What is Universal birth registration?

Universal birth registration is the official and permanent record of the existence of a child. It recognises the child’s identity, along with the identity of the child’s biological parents. It is an important way through which a child’s human rights are initially recognised. Birth registration also helps the government to plan things like immunisations, highlight issues that are in need of development, and plan forms of education.

Universal Birth Registration vs Birth Certificate 

When parents register the birth of a child, they can obtain a birth certificate. It exists as evidence that registration has taken place. It is sometimes known as a breeder document because birth certificates are needed to obtain other documentation. Take Australia for example, parents need to register the birth of their child within 8 weeks of birth. When applying for government services, schools, and passports, parents must have a birth certificate.

Birth registrations have significantly increased over recent years. However, 1 in 4 children remains unregistered worldwide. Often, parents register the births of their children but fail to collect a copy of their certificate. According to UNICEF, of the 508 million children registered under the age of 5, approximately 70 million do not have proper certification. 

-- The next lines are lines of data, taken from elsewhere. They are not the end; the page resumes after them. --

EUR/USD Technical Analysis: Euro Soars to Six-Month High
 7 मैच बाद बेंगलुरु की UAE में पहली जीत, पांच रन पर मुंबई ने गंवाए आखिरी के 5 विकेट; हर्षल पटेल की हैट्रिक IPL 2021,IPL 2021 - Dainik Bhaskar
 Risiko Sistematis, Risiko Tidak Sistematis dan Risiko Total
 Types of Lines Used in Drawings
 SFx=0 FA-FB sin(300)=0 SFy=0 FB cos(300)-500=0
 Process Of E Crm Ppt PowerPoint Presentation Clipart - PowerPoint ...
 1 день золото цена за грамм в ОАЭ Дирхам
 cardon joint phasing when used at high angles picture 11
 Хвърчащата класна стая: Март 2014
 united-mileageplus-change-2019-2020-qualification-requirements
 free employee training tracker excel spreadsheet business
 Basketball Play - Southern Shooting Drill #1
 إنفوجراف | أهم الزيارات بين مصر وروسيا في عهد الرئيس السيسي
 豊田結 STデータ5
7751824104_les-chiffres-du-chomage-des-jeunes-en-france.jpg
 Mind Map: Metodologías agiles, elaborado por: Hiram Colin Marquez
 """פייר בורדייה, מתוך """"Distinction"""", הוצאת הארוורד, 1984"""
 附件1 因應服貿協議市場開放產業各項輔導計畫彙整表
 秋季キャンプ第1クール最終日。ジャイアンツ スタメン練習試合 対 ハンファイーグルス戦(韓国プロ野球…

Universal birth registration is data available to the general public.
Universal birth registration is data available to the general public.
Source: Population Health Metrics

Why registering a birth is important 

1. The Prevention of Child Marriages

According to UNICEF, a lack of birth registration increases the risk of child marriages and human trafficking. World Vision has estimated that approximately 12 million girls become brides before the age of 18. Such early marriages expose women to domestic violence and sexual assault. This prevents them from acquiring the minimum level of education. These factors result in employment difficulties and social isolation. A 2017 UNICEF report revealed that countries in Sub-Saharan Africa rank among the lowest in birth registration. Similarly, Sub-Saharan Africa also has the highest rate of early marriages.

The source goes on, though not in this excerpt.